Beyond the Status Quo

September 5, 2024

Beyond the Status Quo

Understanding How Complete Streets and Vision Zero Work to Build Safer, Healthier Cities

By Heidi Simon

When it comes to street design, the status quo isn’t working. The historic rates of pedestrian fatalities, disproportionately impacting people of color, older adults, and low-income communities, is just one indicator of this. And this danger, along with inaccessible conditions for walking, biking, and other forms of active transportation, contribute to the over half of American adults who don’t meet the recommended guidelines for physical activity.   

Learn how Complete Streets and Vision Zero are complementary approaches.

But this is no secret to communities wrestling with improving how people move through and engage with their public spaces. The mystery for those looking to champion something better is, what’s the alternative? We need a paradigm shift that puts communities and people at the heart of transportation policies, practices, and processes. 

For us at Smart Growth America, CityHealth’s partner for Complete Streets, Complete Streets policies have long been a key strategy for achieving that shift. Complete Streets is an approach to planning, designing, building, operating, and maintaining streets that enable safe access for all people who need to use them, including pedestrians, bicyclists, motorists, and transit riders of all ages and abilities. It aspires to create spaces where people can be healthy, be engaged, and reach their full potential by offering safe and accessible active transportation options, like walking and biking. It challenges the status quo and creates a new vision for how transportation meets a community’s needs. 

Complete Streets is not the only way to create change, however. Many communities have made improvements through Vision Zero efforts. Vision Zero is a strategy that aims to eliminate traffic fatalities and severe injuries while improving access to safe and accessible transportation. For 10 years, cities have made proclamations and action plans to chip away at rising traffic fatalities that are too often accepted as inevitable when they are entirely preventable. 

A community may wonder which answer is the right one, but that suggests a false competition between Complete Streets and Vision Zero when, in fact, they are complementary and can support one another to meet their goals for safer streets and healthier transportation options. (The National Complete Streets Coalition went so far as to endorse Vision Zero in 2017.) Whether Complete Streets or Vision Zero, we should applaud cities that are willing to find ways to provide transportation to support a community’s health, safety, and accessibility.

ACTIONS TO TAKE =>
- A) Answer these questions from the street design article:
(i) Which organization is CityHealth's partner for Complete Streets?
(ii) In what year did the National Complete Streets Coalition endorse Vision Zero?
(iii) What does Vision Zero aim to eliminate?
- B) Please carry the street design article forward, starting after its last sentence.
The data after this point have nothing to do with the street design article.

PROVIDED MATERIAL =>
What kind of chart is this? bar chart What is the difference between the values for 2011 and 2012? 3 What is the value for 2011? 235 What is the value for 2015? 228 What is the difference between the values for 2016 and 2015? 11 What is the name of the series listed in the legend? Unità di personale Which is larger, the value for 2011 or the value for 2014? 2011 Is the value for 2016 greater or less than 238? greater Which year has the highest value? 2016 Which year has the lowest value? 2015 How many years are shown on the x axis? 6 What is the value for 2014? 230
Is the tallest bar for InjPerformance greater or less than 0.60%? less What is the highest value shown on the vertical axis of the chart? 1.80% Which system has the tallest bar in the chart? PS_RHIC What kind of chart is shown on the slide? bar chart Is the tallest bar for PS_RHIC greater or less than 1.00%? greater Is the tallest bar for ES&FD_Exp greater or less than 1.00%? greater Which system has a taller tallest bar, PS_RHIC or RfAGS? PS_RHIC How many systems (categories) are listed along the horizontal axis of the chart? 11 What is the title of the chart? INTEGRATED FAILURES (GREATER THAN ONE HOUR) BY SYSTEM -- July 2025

EXPECTED RESULTS =>
- A)
(i) Smart Growth America
(ii) 2017
(iii) Traffic fatalities and severe injuries

- B)
Complete Streets and Vision Zero efforts can have a powerful impact when simultaneously adopted and implemented. To a community, they demonstrate that leadership and staff are committed to changing transportation to support all modes and the health and safety of all residents. These complementary approaches achieve a shared vision and lead to achieving their stated goals with resources, systems, and implementation being reinforced throughout a city’s organizational structure. 

Milwaukee, Wisconsin, adopted a Vision Zero Action Plan in 2022 which called for zero fatalities by 2037 by placing an emphasis on leadership, cross-agency collaboration, community engagement, equity, and data. This combined with its already in-progress 2018 Complete Streets policy creates not only a clear goal that can be measured against but a recommitment to how the city will create a safer and more accessible future for all community members. You can learn more about Milwaukee’s efforts in CityHealth’s case study in our Complete Streets interactive guide.

Whether implemented together or separately, neither can see success without action. The most impactful policies will embrace the vision and principles at the heart of both Complete Streets and Vision Zero to find the future that’s right for them. We should meet those willing to consider changing programs, policies, and systems with the resources they need to see them through, regardless of what we call them. The truth is that both Complete Streets and Vision Zero are needed to reverse the crisis on our roadways. 

Heidi Simon is director of Thriving Communities at Smart Growth America.